┌──
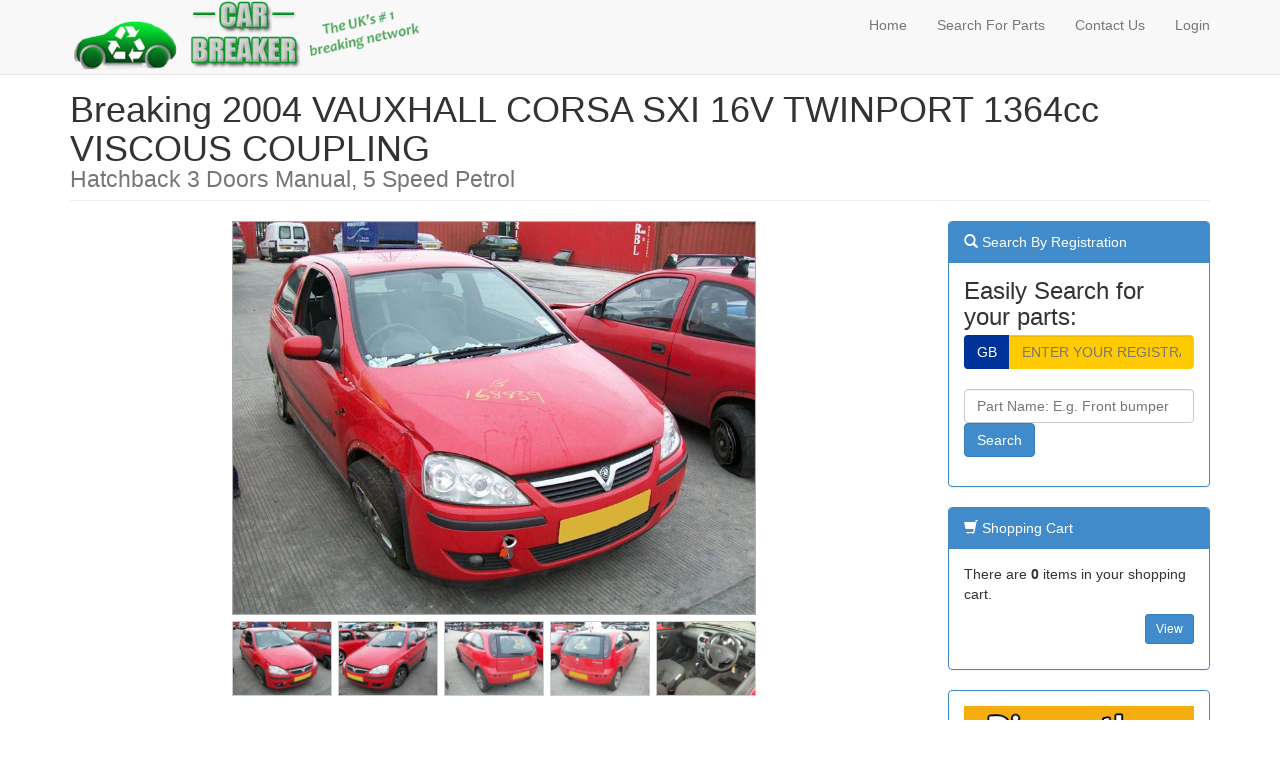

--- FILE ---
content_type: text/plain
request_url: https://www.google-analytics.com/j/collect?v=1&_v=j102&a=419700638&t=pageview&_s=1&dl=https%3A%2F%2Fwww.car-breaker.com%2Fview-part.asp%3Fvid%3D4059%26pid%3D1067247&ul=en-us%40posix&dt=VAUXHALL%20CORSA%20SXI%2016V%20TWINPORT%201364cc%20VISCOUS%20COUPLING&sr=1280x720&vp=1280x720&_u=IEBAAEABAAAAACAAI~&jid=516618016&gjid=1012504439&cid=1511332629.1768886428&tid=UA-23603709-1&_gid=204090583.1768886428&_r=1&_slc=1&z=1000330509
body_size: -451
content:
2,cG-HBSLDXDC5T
└──
┌──
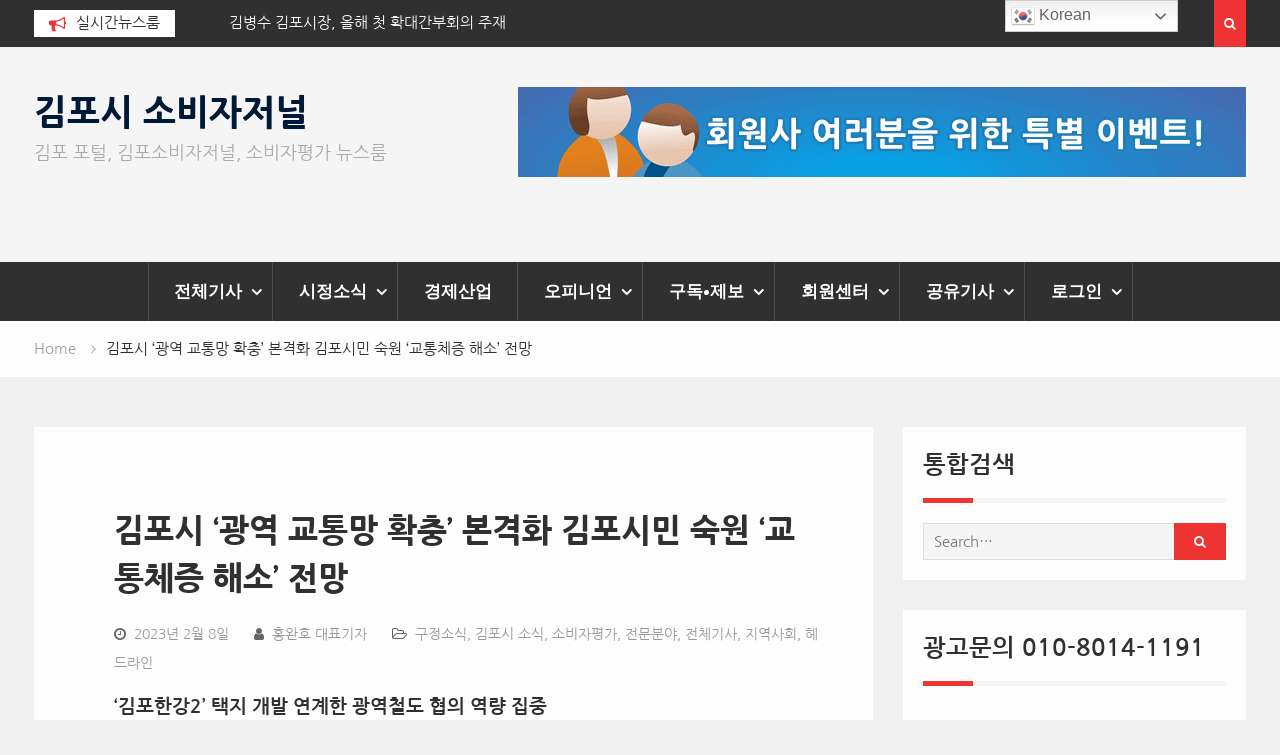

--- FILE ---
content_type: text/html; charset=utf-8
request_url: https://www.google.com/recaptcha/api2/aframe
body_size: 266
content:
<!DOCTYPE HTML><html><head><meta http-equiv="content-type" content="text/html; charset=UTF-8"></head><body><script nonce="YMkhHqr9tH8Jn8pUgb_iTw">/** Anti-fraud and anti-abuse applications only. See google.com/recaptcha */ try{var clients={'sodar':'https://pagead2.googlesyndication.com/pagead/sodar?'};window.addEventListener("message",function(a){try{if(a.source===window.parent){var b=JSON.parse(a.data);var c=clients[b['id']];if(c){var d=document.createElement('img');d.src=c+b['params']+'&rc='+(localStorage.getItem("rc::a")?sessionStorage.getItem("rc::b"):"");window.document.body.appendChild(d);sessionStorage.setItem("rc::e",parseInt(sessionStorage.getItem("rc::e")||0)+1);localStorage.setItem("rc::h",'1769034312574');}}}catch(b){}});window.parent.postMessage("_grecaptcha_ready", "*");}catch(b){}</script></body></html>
└──
PROBLEM REQUIREMENTS: In the listing above, locate the line with "content_type: text/plain" and the line with "2,cG-HBSLDXDC5T", then extract exactly those lines and every line between them, and nothing more.

ANSWER AREA:
content_type: text/plain
request_url: https://www.google-analytics.com/j/collect?v=1&_v=j102&a=419700638&t=pageview&_s=1&dl=https%3A%2F%2Fwww.car-breaker.com%2Fview-part.asp%3Fvid%3D4059%26pid%3D1067247&ul=en-us%40posix&dt=VAUXHALL%20CORSA%20SXI%2016V%20TWINPORT%201364cc%20VISCOUS%20COUPLING&sr=1280x720&vp=1280x720&_u=IEBAAEABAAAAACAAI~&jid=516618016&gjid=1012504439&cid=1511332629.1768886428&tid=UA-23603709-1&_gid=204090583.1768886428&_r=1&_slc=1&z=1000330509
body_size: -451
content:
2,cG-HBSLDXDC5T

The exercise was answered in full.